→ **Aim of the exercise**: I'd like the records transcribed exactly, leaving the images out.

[Stored data entries]
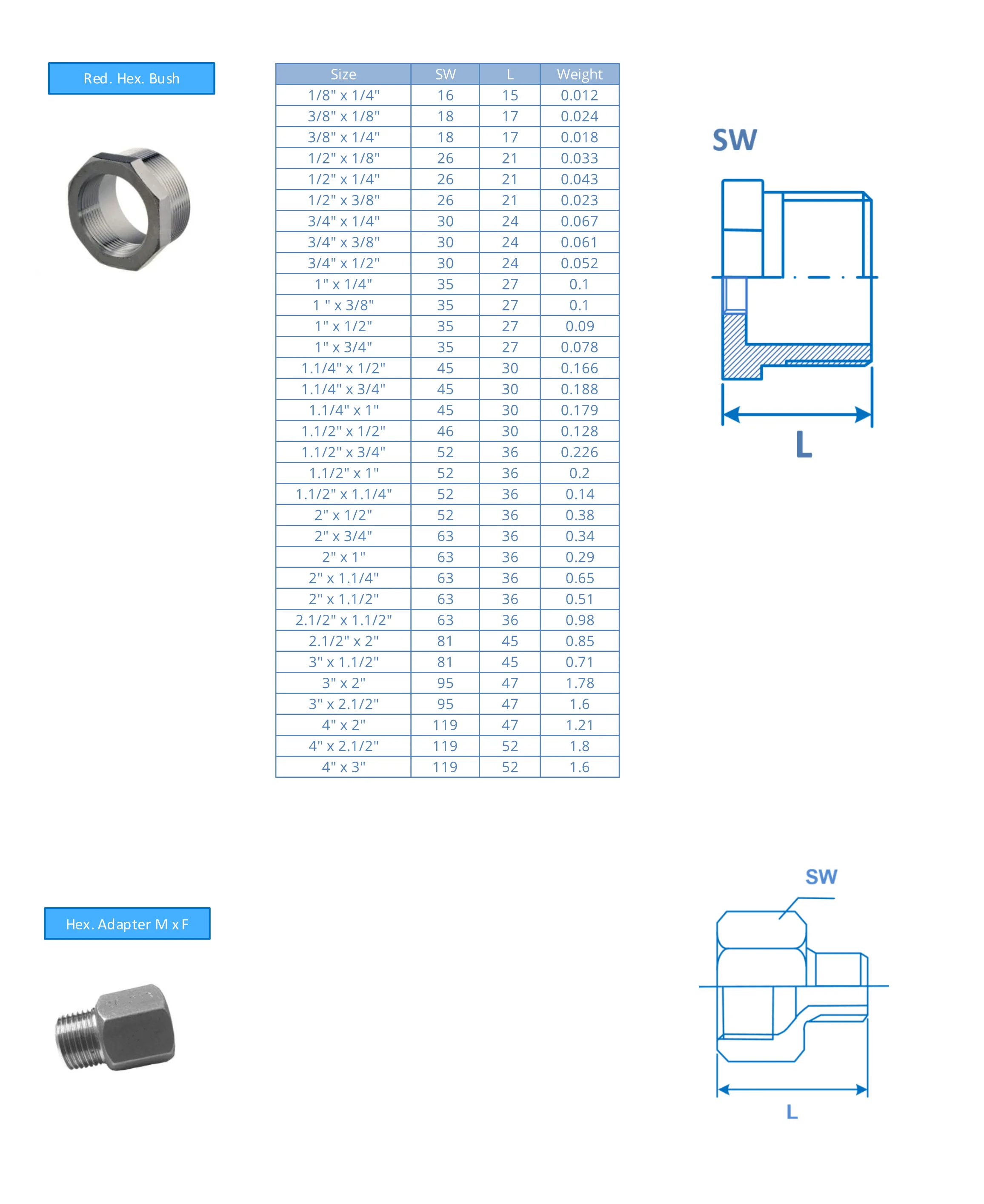 Red. Hex. Bush

| Size | SW | L | Weight |
|---|---|---|---|
| 1/8" x 1/4" | 16 | 15 | 0.012 |
| 3/8" x 1/8" | 18 | 17 | 0.024 |
| 3/8" x 1/4" | 18 | 17 | 0.018 |
| 1/2" x 1/8" | 26 | 21 | 0.033 |
| 1/2" x 1/4" | 26 | 21 | 0.043 |
| 1/2" x 3/8" | 26 | 21 | 0.023 |
| 3/4" x 1/4" | 30 | 24 | 0.067 |
| 3/4" x 3/8" | 30 | 24 | 0.061 |
| 3/4" x 1/2" | 30 | 24 | 0.052 |
| 1" x 1/4" | 35 | 27 | 0.1 |
| 1 " x 3/8" | 35 | 27 | 0.1 |
| 1" x 1/2" | 35 | 27 | 0.09 |
| 1" x 3/4" | 35 | 27 | 0.078 |
| 1.1/4" x 1/2" | 45 | 30 | 0.166 |
| 1.1/4" x 3/4" | 45 | 30 | 0.188 |
| 1.1/4" x 1" | 45 | 30 | 0.179 |
| 1.1/2" x 1/2" | 46 | 30 | 0.128 |
| 1.1/2" x 3/4" | 52 | 36 | 0.226 |
| 1.1/2" x 1" | 52 | 36 | 0.2 |
| 1.1/2" x 1.1/4" | 52 | 36 | 0.14 |
| 2" x 1/2" | 52 | 36 | 0.38 |
| 2" x 3/4" | 63 | 36 | 0.34 |
| 2" x 1" | 63 | 36 | 0.29 |
| 2" x 1.1/4" | 63 | 36 | 0.65 |
| 2" x 1.1/2" | 63 | 36 | 0.51 |
| 2.1/2" x 1.1/2" | 63 | 36 | 0.98 |
| 2.1/2" x 2" | 81 | 45 | 0.85 |
| 3" x 1.1/2" | 81 | 45 | 0.71 |
| 3" x 2" | 95 | 47 | 1.78 |
| 3" x 2.1/2" | 95 | 47 | 1.6 |
| 4" x 2" | 119 | 47 | 1.21 |
| 4" x 2.1/2" | 119 | 52 | 1.8 |
| 4" x 3" | 119 | 52 | 1.6 |

SW

L

Hex. Adapter M x F

SW

L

→ **Exercise answer**:
 Red. Hex. Bush

| Size | SW | L | Weight |
|---|---|---|---|
| 1/8" x 1/4" | 16 | 15 | 0.012 |
| 3/8" x 1/8" | 18 | 17 | 0.024 |
| 3/8" x 1/4" | 18 | 17 | 0.018 |
| 1/2" x 1/8" | 26 | 21 | 0.033 |
| 1/2" x 1/4" | 26 | 21 | 0.043 |
| 1/2" x 3/8" | 26 | 21 | 0.023 |
| 3/4" x 1/4" | 30 | 24 | 0.067 |
| 3/4" x 3/8" | 30 | 24 | 0.061 |
| 3/4" x 1/2" | 30 | 24 | 0.052 |
| 1" x 1/4" | 35 | 27 | 0.1 |
| 1 " x 3/8" | 35 | 27 | 0.1 |
| 1" x 1/2" | 35 | 27 | 0.09 |
| 1" x 3/4" | 35 | 27 | 0.078 |
| 1.1/4" x 1/2" | 45 | 30 | 0.166 |
| 1.1/4" x 3/4" | 45 | 30 | 0.188 |
| 1.1/4" x 1" | 45 | 30 | 0.179 |
| 1.1/2" x 1/2" | 46 | 30 | 0.128 |
| 1.1/2" x 3/4" | 52 | 36 | 0.226 |
| 1.1/2" x 1" | 52 | 36 | 0.2 |
| 1.1/2" x 1.1/4" | 52 | 36 | 0.14 |
| 2" x 1/2" | 52 | 36 | 0.38 |
| 2" x 3/4" | 63 | 36 | 0.34 |
| 2" x 1" | 63 | 36 | 0.29 |
| 2" x 1.1/4" | 63 | 36 | 0.65 |
| 2" x 1.1/2" | 63 | 36 | 0.51 |
| 2.1/2" x 1.1/2" | 63 | 36 | 0.98 |
| 2.1/2" x 2" | 81 | 45 | 0.85 |
| 3" x 1.1/2" | 81 | 45 | 0.71 |
| 3" x 2" | 95 | 47 | 1.78 |
| 3" x 2.1/2" | 95 | 47 | 1.6 |
| 4" x 2" | 119 | 47 | 1.21 |
| 4" x 2.1/2" | 119 | 52 | 1.8 |
| 4" x 3" | 119 | 52 | 1.6 |

SW

L

Hex. Adapter M x F

SW

L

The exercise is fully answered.